The expression of Car1 mRNA in the colon of wild-type mice was extremely high in comparison with other isozymes. Car3 mRNA level was also high in the kidney of wild-type mice. Interestingly, both groups of CA-deficient mice showed a down-regulation of Car1 and Car3 mRNAs in the colon and kidney, respectively. The mechanism for this change is unclear, although it may simply reflect a disturbed pH regulation in these organs due to CA II or CA IX deficiency.

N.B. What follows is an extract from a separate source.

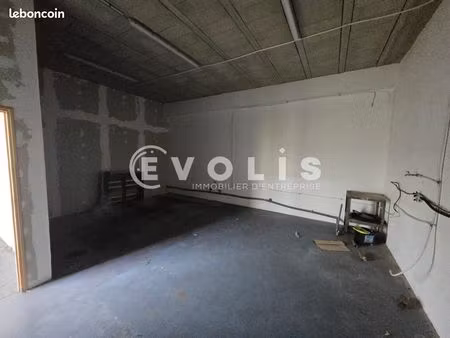 local d'activité 119 m²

A somewhat surprising finding was the high basal expression of Car14 mRNA in the kidney relative to the mRNAs for the other CAs in the wild-type mice. The relative copy number of Car14 mRNA was approximately 5 or 10 times higher than those of Car2 or Car12, respectively. This finding suggests an important role of CA XIV in mouse kidney function. Recent studies have also indicated that CA XIV has even higher CA activity than murine CA II (Whittington et al. 2004). The same report indicated that CA XIV is nearly five times as active as murine CA IV. These results add further weight to the idea that CA XIV is probably a very important enzyme for renal physiology in the mouse.

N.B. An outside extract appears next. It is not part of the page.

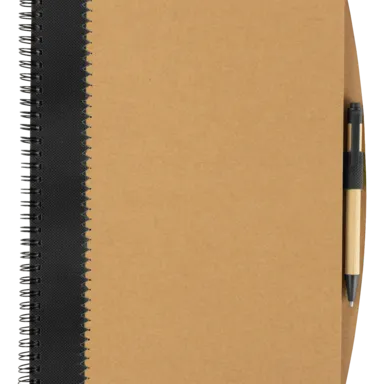 Recycled Cardboard Notebook With Pen Recycled Cardboard Notebook With Pen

Comparing the full-length Car2 cDNAs from the wild-type C57BL and Car2−/− mice revealed two nucleotide changes in the cDNA from the Car2−/− mice. One is the chemically induced mutation that causes an early stop codon in the Car2 transcript. This nonsense mutation at codon 155 (Gln155X) would account for the absence of CA II protein in the Car2−/− mice. It is also likely that the reduced level of mRNA in the Car2−/− mice is explained by the nonsense-mediated decay mechanism, which has been well characterized (Conti & Izaurralde, 2005). The original report of the Car2−/− mouse detected no difference in the expression of Car2 mRNA between the Car2−/− and wild-type mice (Lewis et al. 1988). However, the real-time RT-PCR method used in the present study is more sensitive to quantitative differences.

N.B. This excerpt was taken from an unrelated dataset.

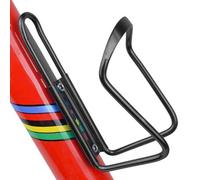 Bike Water Bottle Holder - Stop Rattling Instantly, ultralightss 6061 Aluminium Alloy Cage, 74mm Universal Fit | Perfect for Road & Mountain Bikes, Secure Grip + Anti-Scratch Includes 2 Bolts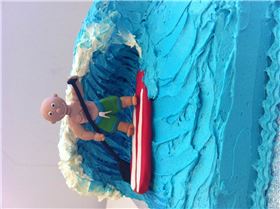 40th Birthday SUP Cake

CA II has been considered the major isozyme in the stomach, where it participates in the production of gastric acid by proton secretion from the parietal cells, and on the other hand, protects the epithelium from acid digestion by bicarbonate secretion from the mucus-producing epithelial cells. To date, no gastrointestinal symptoms have been reported in CA II-deficient humans or mice (Ohlsson et al. 1986; Lewis et al. 1988). CA IX is another isozyme expressed in the gastric epithelium. The absence of functional CA IX enzyme has been linked to abnormal morphogenesis of the gastric mucosa (Ortova Gut et al. 2002). In the present study, the expression of Car9 mRNA and CA IX protein in the Car2−/− mice was found to be significantly increased compared with levels in the wild-type mice. This result is interesting in that it apparently reflects a compensatory up-regulation of a CA expressed on the cell surface of the gastric mucosal cells in response to the loss of the cytosolic isozyme CA II. Comparison of the gastric function in Car2−/− and Car9−/− knockout mice may provide clear insights into the relative contribution of each to gastric acidification and indicate whether the apparent compensatory increase in CA IX in CA II deficiency is effective.